Las voces del silencio
Tierra de los padres protagonizó este año un pequeño escándalo debido a la negativa del Festival de Mar del Plata y del BAFICI a sumarla en su programación. Antes que nada, digamos que el escándalo excede a la propia obra, aunque algunos elementos de esta película de Nicolás Prividera demuestran que en su construcción existen algunos elementos de choque, de interpelación al espectador (al director no le gusta el término “provocación”), en el hecho de extractar frases de personalidades como Sarmiento, Alberdi, Roca, Massera, Walsh, Eva Perón (la lista sigue y es larga) y recitarlas frente a algún mausoleo del Cementerio de la Recoleta, escondiendo algún simbolismo, casi siempre de una perversidad histórica. El mecanismo es el siguiente (y digo mecanismo porque precisamente esa puesta en escena mecánica es lo más difícil de sobrellevar en Tierra de los padres): una persona, libro en mano, lee un texto frente a alguna tumba, luego se esfuma de manera espectral. Así sucesivamente, mientras se imbrican algunos planos aislados de la vida en ese emblemático cementerio de la Ciudad de Buenos Aires.

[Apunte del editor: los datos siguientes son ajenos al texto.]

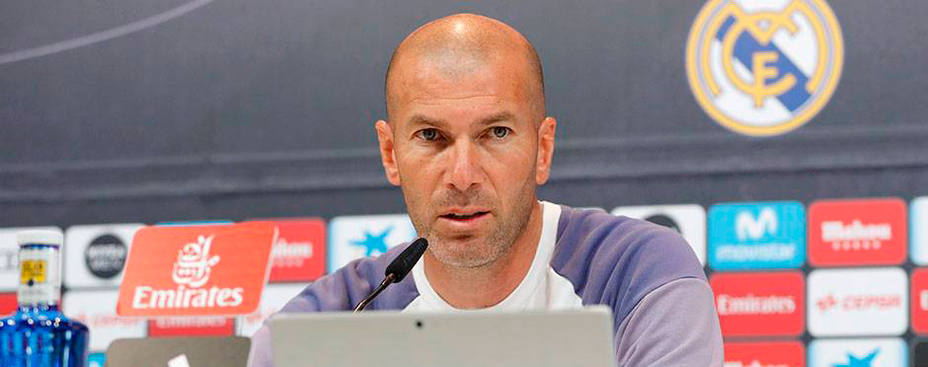 Rueda de prensa de Zidane
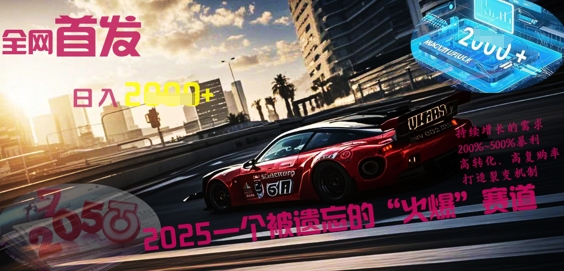 全网首发：2025一个被遗忘的“火爆”赛道轻松日入多张-靠创业轻松赚钱？[小白网创驿站] 整合稀缺资源，带你实现财富梦小白网创驿站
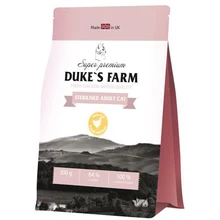 Корм для кошек DUKE'S FARM для стерилизованных кошек, курица сух. 300г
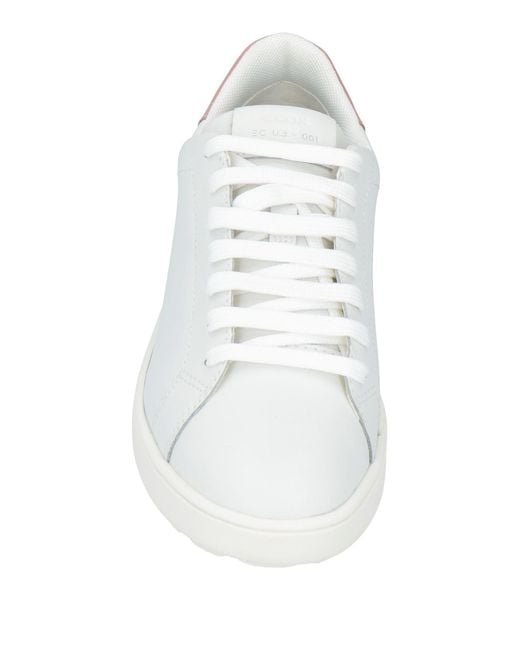 Geox White Trainers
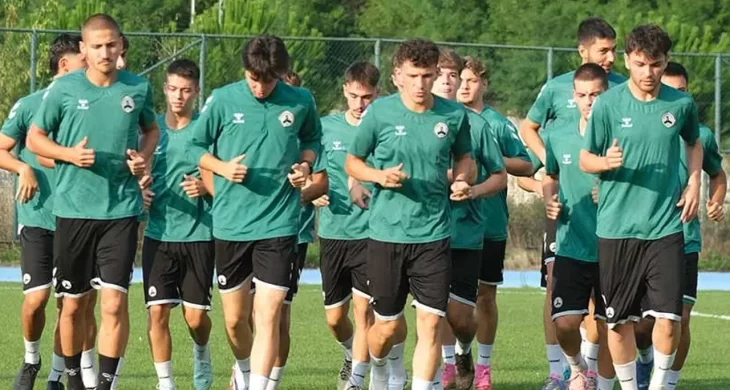 Giresunspor Orduspor maçına hazırlanıyor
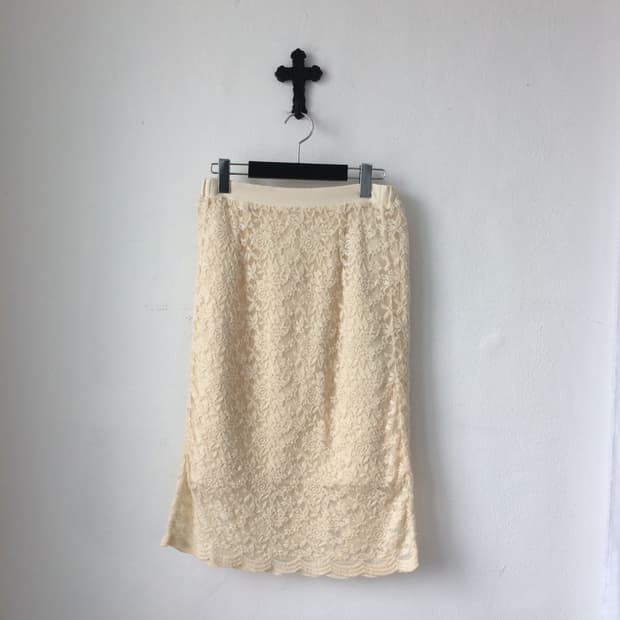 Flower pattern midi skirt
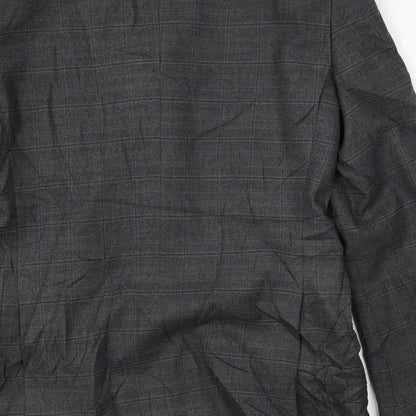 Mens UK Size 40 Burton Regular Grey Suit Jacket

Al esquematismo de esta puesta en escena (algo que uno podía entrever de antemano: 100 minutos de recitados frente a nichos, tumbas y mausoleos, no se nos prometía otra cosa) se contraponen un prólogo y un epílogo en los que el director busca contextualizar de alguna forma lo que es casi un ejercicio de estilo. Debo reconocer que me gustó más el cierre que el comienzo, ya que el film inicia con una serie de imágenes de revueltas callejeras, revoluciones, represiones policiales con el Himno Nacional Argentino de fondo que me resultó una idea bastante banal y hasta trillada (de hecho una idea similar, aunque en otro contexto, filmó Caetano en Un oso rojo). Por el contrario, en el epílogo la cámara toma movimiento (digamos que el rodaje en el interior del cementerio es una sucesión de planos fijos) y las ideas visuales son mucho más ricas: por empezar, ese coro de voces que se funde de manera fantasmal como un ruido espectral que quiere gritar, significar algo desde el cementerio, y luego esa cámara que se aleja y se ahoga en el río, como algunas vidas que fueron sustraídas en algún pasado violento del país. Lo que se refleja en Tierra de los padres -una película que vista de manera descuidada puede resultar repetitiva y tediosa- a partir de la selección de textos, de las imágenes capturadas en el cementerio y desde el comienzo y el cierre, es la historia de un país escrita con sangre, un país de sociedades contrapuestas, de poderes que han negado al otro, donde las personas adquieren identidad a partir de su palabra puesto que lo físico, lo tangible, ha sido sustraído. Casi como una metáfora de la última dictadura, que es sin dudas el tramo de historia que le permite al film tomar más fuerza y ser más concreto en sus significados e implicancias historicistas (no en un sentido tradicional).
Es verdad que ese trayecto interior de la película de Prividera, ese largo muestrario de voces, relatos e imágenes estancas (por más straubsiano que quiera ser el director), lo hace bastante monótono y un recorte no hubiese estado mal. A veces cierta pretensión abarcativa le hacen perder el norte a Tierra de los padres, porque por más que la historia argentina haya estado marcada por la virulencia del poder y se quiera relacionar al indio, con el gaucho y la subversión (en la mirada igualadora del relato histórico según los intelectuales y poderosos de cada momento, que son citados) y darles el estatus de víctimas de su tiempo, en todo caso hizo falta un sustento argumentativo mayor que la descontextualizada extracción literaria. A veces la película dice más sobre su tesis en la invisibilidad que adquieren aquellos trabajadores del cementerio o en esos gatos que se pelean por el cadáver de una paloma, planos que se filtran entre el maremágnum de voces que por momentos nos superan.
Más allá de esta polémica, Tierra de los padres es simplemente una película, y una bastante buena debo decirles. Vendría bien que se acerquen a verla.